──────── Information supplied

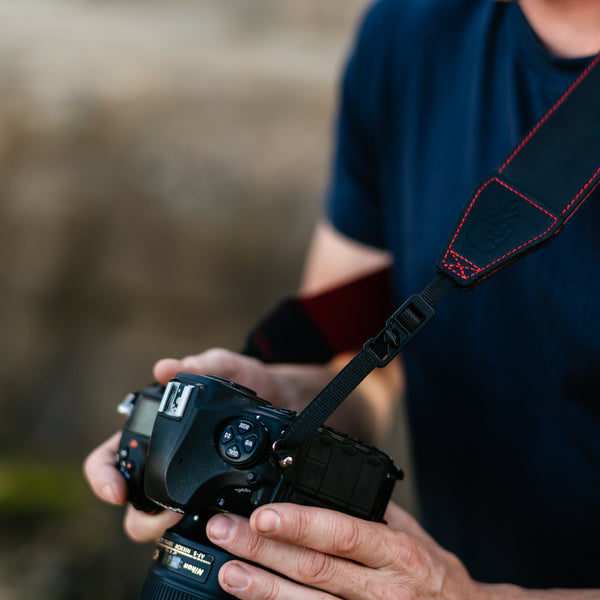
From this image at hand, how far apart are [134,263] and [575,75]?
1.25m

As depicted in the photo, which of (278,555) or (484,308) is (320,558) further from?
(484,308)

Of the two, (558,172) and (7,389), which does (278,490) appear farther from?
(7,389)

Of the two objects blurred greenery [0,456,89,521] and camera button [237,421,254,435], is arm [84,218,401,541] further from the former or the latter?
blurred greenery [0,456,89,521]

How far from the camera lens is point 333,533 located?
15.4 inches

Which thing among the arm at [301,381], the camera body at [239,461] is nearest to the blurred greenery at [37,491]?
the arm at [301,381]

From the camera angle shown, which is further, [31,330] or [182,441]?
[31,330]

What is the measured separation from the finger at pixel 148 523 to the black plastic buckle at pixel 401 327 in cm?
21

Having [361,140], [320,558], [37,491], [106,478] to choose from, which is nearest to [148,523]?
[106,478]

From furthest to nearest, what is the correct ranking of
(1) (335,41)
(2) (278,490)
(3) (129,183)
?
(1) (335,41), (3) (129,183), (2) (278,490)

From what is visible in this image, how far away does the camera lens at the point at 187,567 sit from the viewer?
413mm

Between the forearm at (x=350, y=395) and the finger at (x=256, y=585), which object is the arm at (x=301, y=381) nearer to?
the forearm at (x=350, y=395)

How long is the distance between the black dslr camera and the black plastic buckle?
64 mm

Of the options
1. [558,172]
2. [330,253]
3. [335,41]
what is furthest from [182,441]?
[335,41]

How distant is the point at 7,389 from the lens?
62.6 inches
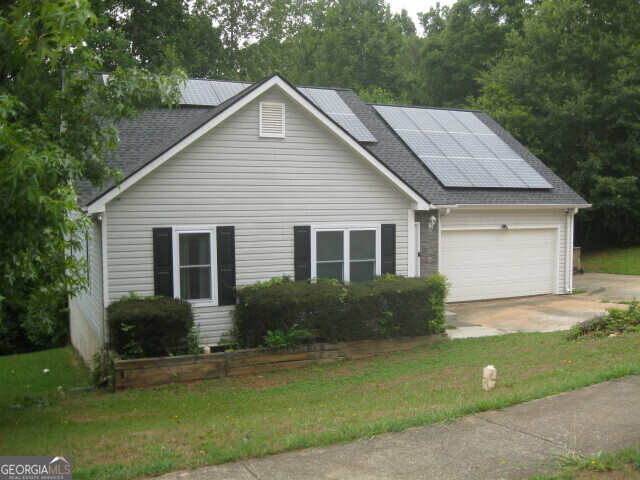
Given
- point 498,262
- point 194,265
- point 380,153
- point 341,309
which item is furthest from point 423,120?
point 194,265

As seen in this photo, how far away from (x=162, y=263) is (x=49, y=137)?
365 cm

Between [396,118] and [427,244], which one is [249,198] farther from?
[396,118]

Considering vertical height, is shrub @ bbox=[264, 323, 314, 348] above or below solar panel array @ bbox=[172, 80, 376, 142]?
below

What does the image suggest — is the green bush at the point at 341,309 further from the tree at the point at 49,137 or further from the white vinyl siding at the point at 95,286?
the tree at the point at 49,137

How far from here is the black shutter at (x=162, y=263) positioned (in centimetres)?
1098

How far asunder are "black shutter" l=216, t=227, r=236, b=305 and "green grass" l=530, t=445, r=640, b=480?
7.58 metres

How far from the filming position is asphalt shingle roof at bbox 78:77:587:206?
40.5 ft

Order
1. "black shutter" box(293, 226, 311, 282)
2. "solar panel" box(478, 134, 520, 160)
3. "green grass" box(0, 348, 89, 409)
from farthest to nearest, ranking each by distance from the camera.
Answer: "solar panel" box(478, 134, 520, 160) < "black shutter" box(293, 226, 311, 282) < "green grass" box(0, 348, 89, 409)

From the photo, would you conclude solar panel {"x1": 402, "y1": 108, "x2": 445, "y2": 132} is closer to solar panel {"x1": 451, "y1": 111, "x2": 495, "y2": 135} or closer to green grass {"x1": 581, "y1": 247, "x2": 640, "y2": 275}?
solar panel {"x1": 451, "y1": 111, "x2": 495, "y2": 135}

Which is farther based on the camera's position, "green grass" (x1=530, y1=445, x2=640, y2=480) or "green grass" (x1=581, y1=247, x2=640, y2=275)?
"green grass" (x1=581, y1=247, x2=640, y2=275)

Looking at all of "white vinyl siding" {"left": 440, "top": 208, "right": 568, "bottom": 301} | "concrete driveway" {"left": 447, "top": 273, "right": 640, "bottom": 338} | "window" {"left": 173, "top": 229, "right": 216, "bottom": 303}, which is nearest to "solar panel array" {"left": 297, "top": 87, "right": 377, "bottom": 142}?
"white vinyl siding" {"left": 440, "top": 208, "right": 568, "bottom": 301}

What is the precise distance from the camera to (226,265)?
37.8 ft

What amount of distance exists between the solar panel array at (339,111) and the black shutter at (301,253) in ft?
14.4

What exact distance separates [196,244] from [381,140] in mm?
7155
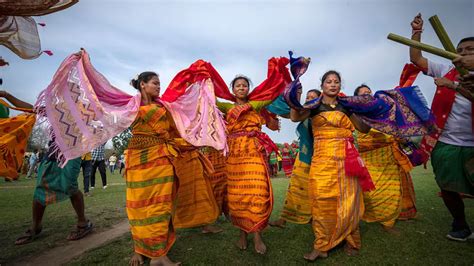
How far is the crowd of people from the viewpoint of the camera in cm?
321

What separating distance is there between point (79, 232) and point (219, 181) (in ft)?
7.53

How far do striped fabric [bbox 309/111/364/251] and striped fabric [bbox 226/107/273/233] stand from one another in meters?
0.64

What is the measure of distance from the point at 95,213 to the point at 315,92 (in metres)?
5.29

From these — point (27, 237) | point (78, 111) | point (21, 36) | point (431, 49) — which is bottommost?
point (27, 237)

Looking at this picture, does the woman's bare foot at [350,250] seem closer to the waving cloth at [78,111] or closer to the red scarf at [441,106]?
the red scarf at [441,106]

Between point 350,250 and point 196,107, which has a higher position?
point 196,107

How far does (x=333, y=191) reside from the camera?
10.8 ft

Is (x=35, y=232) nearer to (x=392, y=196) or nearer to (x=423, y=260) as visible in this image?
(x=423, y=260)

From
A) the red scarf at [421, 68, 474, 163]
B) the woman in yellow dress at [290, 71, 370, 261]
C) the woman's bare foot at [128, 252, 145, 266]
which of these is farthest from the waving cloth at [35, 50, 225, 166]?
the red scarf at [421, 68, 474, 163]

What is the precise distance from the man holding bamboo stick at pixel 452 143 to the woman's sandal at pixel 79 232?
17.2 ft

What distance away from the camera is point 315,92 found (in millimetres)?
5281

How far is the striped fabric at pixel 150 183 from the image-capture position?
3078mm

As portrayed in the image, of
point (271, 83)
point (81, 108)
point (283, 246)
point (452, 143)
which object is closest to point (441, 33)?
point (452, 143)

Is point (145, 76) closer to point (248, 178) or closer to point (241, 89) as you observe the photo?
point (241, 89)
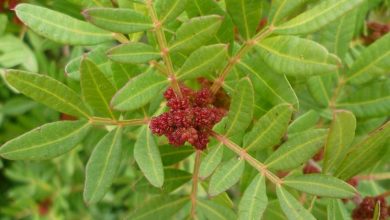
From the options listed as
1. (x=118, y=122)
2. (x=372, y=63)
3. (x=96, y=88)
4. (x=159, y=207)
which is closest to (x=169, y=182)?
A: (x=159, y=207)

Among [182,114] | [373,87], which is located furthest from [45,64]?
[373,87]

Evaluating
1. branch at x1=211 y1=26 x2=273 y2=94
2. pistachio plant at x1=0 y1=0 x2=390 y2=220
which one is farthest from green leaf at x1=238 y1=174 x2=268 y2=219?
Result: branch at x1=211 y1=26 x2=273 y2=94

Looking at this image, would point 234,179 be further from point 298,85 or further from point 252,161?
point 298,85

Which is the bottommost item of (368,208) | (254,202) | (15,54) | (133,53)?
(15,54)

────────────────

Task goal: Reproduce all of the material above word for word, leaving out the pictures.

The reply:
From this image at hand, how far apart are [134,263] and [575,75]?
1.25m

As depicted in the photo, which of (278,555) or (484,308) is (320,558) further from?
(484,308)

Of the two, (558,172) and (7,389), which does (278,490) appear farther from?
(7,389)

Of the two objects blurred greenery [0,456,89,521] and camera button [237,421,254,435], is arm [84,218,401,541] further from the former or the latter?
blurred greenery [0,456,89,521]

How far from the camera lens is point 333,533 located?
15.4 inches

Which thing among the arm at [301,381], the camera body at [239,461] is nearest to the blurred greenery at [37,491]?
the arm at [301,381]

From the camera angle shown, which is further, [31,330] or [182,441]?
[31,330]

What is the measured separation from the finger at pixel 148 523 to the black plastic buckle at pixel 401 327 in cm?
21

Having [361,140], [320,558], [37,491], [106,478] to choose from, which is nearest to [148,523]?
[106,478]

From furthest to nearest, what is the correct ranking of
(1) (335,41)
(2) (278,490)
(3) (129,183)
?
(1) (335,41), (3) (129,183), (2) (278,490)

From what is visible in this image, how far away does the camera lens at the point at 187,567 sit from the viewer?
413mm

Between the forearm at (x=350, y=395) and the finger at (x=256, y=585), which object is the arm at (x=301, y=381) nearer to?
the forearm at (x=350, y=395)

How long is the distance between the black dslr camera and the black plastic buckle?
64 mm

Of the options
1. [558,172]
2. [330,253]
3. [335,41]
what is furthest from [182,441]?
[335,41]

How distant is the point at 7,389 from the lens?
62.6 inches
Given
- point 498,262
- point 194,265
- point 380,153
- point 341,309
which item is furthest from point 423,120?
point 194,265

As seen in this photo, how far away from (x=162, y=263) is (x=49, y=137)?
365 cm

Between [396,118] and [427,244], which one is [249,198] farther from?
[396,118]

Considering vertical height, is shrub @ bbox=[264, 323, 314, 348] above or below solar panel array @ bbox=[172, 80, 376, 142]?
below

What does the image suggest — is the green bush at the point at 341,309 further from the tree at the point at 49,137 or further from the white vinyl siding at the point at 95,286?
the tree at the point at 49,137

How far from here is the black shutter at (x=162, y=263) positioned (in centimetres)?
1098

How far asunder are "black shutter" l=216, t=227, r=236, b=305 and "green grass" l=530, t=445, r=640, b=480?
7.58 metres

How far from the filming position is asphalt shingle roof at bbox 78:77:587:206?
40.5 ft

Order
1. "black shutter" box(293, 226, 311, 282)
2. "solar panel" box(478, 134, 520, 160)
3. "green grass" box(0, 348, 89, 409)
from farthest to nearest, ranking each by distance from the camera.
Answer: "solar panel" box(478, 134, 520, 160) < "black shutter" box(293, 226, 311, 282) < "green grass" box(0, 348, 89, 409)

From the photo, would you conclude solar panel {"x1": 402, "y1": 108, "x2": 445, "y2": 132} is closer to solar panel {"x1": 451, "y1": 111, "x2": 495, "y2": 135} or closer to green grass {"x1": 581, "y1": 247, "x2": 640, "y2": 275}?
solar panel {"x1": 451, "y1": 111, "x2": 495, "y2": 135}

Which is farther based on the camera's position, "green grass" (x1=530, y1=445, x2=640, y2=480) or "green grass" (x1=581, y1=247, x2=640, y2=275)?
"green grass" (x1=581, y1=247, x2=640, y2=275)

Looking at all of "white vinyl siding" {"left": 440, "top": 208, "right": 568, "bottom": 301} | "concrete driveway" {"left": 447, "top": 273, "right": 640, "bottom": 338} | "window" {"left": 173, "top": 229, "right": 216, "bottom": 303}, which is nearest to "solar panel array" {"left": 297, "top": 87, "right": 377, "bottom": 142}?
"white vinyl siding" {"left": 440, "top": 208, "right": 568, "bottom": 301}

What is the precise distance from the camera to (226,265)?
37.8 ft

What amount of distance exists between the solar panel array at (339,111) and the black shutter at (301,253) in ft?
14.4

What exact distance separates [196,244] from [381,140] in mm?
7155
How far is the crowd of people from the viewpoint of the camera in cm?
321

What separating distance is there between point (79, 232) and point (219, 181) (in ft)?
7.53

How far do striped fabric [bbox 309/111/364/251] and striped fabric [bbox 226/107/273/233] stand from one another in meters?
0.64

What is the measure of distance from the point at 95,213 to the point at 315,92 (in metres)?
5.29

From these — point (27, 237) | point (78, 111) | point (21, 36) | point (431, 49) — which is bottommost?
point (27, 237)

Looking at this picture, does the woman's bare foot at [350,250] seem closer to the waving cloth at [78,111] or closer to the red scarf at [441,106]?
the red scarf at [441,106]

Between point 350,250 and point 196,107, which has a higher position?
point 196,107

How far does (x=333, y=191) reside from the camera?
10.8 ft

Is (x=35, y=232) nearer to (x=392, y=196) or nearer to (x=423, y=260) as visible in this image?
(x=423, y=260)

From
A) the red scarf at [421, 68, 474, 163]
B) the woman in yellow dress at [290, 71, 370, 261]
C) the woman's bare foot at [128, 252, 145, 266]
which of these is farthest from the waving cloth at [35, 50, 225, 166]?
the red scarf at [421, 68, 474, 163]

What is the precise distance from the man holding bamboo stick at pixel 452 143 to the woman's sandal at pixel 79 232?
17.2 ft

What distance away from the camera is point 315,92 found (in millimetres)?
5281

How far is the striped fabric at pixel 150 183 from the image-capture position?
3078mm

As portrayed in the image, of
point (271, 83)
point (81, 108)
point (283, 246)
point (452, 143)
which object is closest to point (441, 33)?
point (452, 143)

Is point (145, 76) closer to point (248, 178) or closer to point (241, 89) as you observe the photo?
point (241, 89)
From the options listed as
1. (x=118, y=122)
2. (x=372, y=63)
3. (x=96, y=88)
4. (x=159, y=207)
which is closest to (x=169, y=182)?
A: (x=159, y=207)

Among [182,114] | [373,87], which is located furthest from [45,64]?
[373,87]

Evaluating
1. branch at x1=211 y1=26 x2=273 y2=94
2. pistachio plant at x1=0 y1=0 x2=390 y2=220
which one is farthest from green leaf at x1=238 y1=174 x2=268 y2=219?
Result: branch at x1=211 y1=26 x2=273 y2=94

Looking at this image, would point 234,179 be further from point 298,85 or further from point 252,161?
point 298,85

Which is the bottommost item of (368,208) | (254,202) | (15,54) | (133,53)?
(15,54)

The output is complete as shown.